Look below for the line containing "Is pixel 774". Output it and each remaining line of the entries exactly, and nothing else.

-- Start STORED ROWS --

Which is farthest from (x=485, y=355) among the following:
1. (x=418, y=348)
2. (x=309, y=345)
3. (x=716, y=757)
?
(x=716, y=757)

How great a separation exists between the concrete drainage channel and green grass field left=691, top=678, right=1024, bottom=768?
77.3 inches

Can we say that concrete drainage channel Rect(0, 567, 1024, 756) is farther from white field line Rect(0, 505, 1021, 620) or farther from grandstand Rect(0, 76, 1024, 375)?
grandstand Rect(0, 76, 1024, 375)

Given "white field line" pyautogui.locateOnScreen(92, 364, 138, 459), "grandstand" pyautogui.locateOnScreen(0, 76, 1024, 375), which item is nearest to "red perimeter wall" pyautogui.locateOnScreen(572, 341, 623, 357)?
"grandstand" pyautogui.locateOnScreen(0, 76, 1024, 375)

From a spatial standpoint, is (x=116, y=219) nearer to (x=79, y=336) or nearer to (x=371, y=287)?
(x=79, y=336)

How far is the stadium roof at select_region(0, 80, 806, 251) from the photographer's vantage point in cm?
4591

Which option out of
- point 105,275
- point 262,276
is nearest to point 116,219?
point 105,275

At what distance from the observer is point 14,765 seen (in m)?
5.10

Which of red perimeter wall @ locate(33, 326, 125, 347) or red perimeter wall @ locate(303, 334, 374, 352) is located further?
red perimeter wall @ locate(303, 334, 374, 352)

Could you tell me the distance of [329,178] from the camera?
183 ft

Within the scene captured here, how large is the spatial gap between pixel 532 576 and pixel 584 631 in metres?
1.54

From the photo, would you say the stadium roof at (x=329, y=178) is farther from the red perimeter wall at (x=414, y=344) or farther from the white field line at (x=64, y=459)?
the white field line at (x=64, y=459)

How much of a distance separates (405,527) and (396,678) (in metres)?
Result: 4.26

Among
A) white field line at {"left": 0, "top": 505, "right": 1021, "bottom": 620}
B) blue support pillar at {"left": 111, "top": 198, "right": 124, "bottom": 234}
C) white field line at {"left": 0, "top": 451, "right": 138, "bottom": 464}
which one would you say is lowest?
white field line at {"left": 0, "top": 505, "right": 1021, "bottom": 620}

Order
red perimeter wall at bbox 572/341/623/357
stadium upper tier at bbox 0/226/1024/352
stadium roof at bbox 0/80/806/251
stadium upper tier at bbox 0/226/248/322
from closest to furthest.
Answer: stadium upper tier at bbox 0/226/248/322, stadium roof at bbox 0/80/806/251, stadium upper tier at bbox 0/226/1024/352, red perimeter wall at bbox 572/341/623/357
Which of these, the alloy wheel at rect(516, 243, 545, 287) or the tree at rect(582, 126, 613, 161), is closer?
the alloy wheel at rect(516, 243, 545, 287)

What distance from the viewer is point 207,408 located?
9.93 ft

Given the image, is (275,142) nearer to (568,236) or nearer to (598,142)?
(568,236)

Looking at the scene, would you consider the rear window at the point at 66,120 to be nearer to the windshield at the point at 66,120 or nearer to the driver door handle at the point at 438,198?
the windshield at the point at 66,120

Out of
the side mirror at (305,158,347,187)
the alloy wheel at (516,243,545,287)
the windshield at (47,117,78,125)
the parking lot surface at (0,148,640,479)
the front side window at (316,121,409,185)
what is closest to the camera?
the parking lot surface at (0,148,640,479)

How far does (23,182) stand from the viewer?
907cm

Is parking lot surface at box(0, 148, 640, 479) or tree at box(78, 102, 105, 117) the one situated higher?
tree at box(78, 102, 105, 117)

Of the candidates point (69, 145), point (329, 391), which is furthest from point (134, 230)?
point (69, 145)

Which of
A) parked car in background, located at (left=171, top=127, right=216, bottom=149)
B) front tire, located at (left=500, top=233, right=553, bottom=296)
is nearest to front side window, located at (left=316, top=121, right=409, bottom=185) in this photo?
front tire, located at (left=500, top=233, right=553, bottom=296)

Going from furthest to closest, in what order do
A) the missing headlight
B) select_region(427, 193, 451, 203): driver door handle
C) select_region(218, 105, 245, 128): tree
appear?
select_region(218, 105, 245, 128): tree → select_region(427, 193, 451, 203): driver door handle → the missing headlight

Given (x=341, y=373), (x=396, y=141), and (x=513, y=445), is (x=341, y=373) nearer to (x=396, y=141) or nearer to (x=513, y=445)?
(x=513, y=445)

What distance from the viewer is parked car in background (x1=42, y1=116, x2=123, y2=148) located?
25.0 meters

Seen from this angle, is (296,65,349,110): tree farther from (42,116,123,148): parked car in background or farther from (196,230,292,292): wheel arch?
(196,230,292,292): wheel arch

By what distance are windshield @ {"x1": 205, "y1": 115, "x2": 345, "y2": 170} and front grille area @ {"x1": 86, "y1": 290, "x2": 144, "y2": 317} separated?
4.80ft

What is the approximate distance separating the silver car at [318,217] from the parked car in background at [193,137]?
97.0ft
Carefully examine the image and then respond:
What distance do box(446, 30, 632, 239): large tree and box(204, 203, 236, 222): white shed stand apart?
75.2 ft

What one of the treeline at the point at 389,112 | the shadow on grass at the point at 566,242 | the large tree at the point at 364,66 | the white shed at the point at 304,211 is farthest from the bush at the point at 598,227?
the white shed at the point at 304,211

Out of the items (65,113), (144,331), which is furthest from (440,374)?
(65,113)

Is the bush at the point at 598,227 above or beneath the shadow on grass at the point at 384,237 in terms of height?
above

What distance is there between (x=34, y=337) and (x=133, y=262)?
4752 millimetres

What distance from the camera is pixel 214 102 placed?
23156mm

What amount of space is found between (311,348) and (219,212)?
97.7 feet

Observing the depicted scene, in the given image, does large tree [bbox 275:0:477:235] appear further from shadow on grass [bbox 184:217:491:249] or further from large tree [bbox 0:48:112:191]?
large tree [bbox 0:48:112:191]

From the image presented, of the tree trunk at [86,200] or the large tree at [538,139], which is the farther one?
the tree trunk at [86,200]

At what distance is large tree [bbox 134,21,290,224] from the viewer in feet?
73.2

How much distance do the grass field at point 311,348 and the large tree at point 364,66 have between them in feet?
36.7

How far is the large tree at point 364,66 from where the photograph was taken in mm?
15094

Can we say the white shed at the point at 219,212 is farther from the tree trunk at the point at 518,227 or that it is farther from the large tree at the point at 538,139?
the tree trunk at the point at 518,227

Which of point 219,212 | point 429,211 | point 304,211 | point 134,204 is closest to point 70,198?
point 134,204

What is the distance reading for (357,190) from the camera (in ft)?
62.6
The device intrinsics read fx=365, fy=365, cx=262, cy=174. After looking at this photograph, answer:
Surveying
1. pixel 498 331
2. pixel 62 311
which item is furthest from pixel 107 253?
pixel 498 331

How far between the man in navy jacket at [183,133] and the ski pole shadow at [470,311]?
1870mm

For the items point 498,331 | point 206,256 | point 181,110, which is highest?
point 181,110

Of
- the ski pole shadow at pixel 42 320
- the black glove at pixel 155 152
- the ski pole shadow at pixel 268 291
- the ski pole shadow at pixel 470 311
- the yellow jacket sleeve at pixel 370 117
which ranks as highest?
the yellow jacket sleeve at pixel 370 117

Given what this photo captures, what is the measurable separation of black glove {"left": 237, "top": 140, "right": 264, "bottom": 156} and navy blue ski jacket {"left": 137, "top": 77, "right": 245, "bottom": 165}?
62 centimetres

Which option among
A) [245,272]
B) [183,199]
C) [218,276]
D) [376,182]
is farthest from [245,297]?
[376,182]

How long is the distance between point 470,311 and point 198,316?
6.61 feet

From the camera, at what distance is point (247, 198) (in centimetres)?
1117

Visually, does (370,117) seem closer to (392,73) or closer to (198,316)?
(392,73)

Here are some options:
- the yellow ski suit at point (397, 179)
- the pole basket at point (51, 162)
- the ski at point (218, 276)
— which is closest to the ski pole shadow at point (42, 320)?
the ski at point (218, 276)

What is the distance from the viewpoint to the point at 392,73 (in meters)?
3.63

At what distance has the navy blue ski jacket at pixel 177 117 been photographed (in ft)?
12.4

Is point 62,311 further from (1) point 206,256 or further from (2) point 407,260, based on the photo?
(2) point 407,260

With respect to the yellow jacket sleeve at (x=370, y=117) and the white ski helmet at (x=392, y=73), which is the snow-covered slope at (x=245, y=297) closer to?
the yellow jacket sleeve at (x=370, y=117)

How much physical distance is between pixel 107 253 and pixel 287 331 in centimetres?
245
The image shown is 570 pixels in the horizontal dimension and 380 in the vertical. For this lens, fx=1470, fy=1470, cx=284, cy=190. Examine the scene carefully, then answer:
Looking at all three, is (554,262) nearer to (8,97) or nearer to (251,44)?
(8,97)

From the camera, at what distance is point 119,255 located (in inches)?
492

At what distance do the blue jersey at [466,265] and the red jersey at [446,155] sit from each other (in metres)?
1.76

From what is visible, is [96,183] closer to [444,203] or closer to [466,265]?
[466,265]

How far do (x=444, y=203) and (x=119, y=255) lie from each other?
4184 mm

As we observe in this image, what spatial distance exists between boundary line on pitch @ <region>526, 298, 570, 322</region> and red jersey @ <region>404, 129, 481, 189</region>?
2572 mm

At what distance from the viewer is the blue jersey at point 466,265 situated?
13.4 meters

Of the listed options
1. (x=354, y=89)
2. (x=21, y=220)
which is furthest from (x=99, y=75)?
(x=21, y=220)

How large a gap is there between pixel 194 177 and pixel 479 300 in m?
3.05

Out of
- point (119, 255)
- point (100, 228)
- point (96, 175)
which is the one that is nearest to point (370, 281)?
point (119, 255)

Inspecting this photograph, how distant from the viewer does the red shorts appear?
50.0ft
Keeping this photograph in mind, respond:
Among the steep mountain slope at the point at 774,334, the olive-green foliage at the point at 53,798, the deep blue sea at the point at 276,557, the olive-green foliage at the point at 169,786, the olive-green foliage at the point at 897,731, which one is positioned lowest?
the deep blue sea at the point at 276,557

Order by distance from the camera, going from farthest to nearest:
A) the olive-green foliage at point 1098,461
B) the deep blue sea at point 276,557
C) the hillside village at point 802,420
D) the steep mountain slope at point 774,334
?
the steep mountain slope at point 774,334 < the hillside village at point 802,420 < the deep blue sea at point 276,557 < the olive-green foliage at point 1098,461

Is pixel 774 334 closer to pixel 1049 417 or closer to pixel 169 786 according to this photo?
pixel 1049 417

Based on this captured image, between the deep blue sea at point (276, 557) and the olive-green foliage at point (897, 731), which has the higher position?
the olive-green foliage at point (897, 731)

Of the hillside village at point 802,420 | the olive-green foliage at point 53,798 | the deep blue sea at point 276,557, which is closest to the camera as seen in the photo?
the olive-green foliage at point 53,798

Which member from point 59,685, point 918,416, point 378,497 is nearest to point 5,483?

-- End STORED ROWS --

> _SOLUTION_:
Is pixel 774 334 closer to pixel 1049 417 or closer to pixel 169 786 according to this photo?
pixel 1049 417

Based on this captured image, between the deep blue sea at point (276, 557) and the olive-green foliage at point (897, 731), which has the higher position?
the olive-green foliage at point (897, 731)

Of the hillside village at point 802,420 | the olive-green foliage at point 53,798 | the deep blue sea at point 276,557, which is closest to the camera as seen in the photo?
the olive-green foliage at point 53,798

Which member from point 59,685, point 918,416, point 378,497 is nearest to point 5,483?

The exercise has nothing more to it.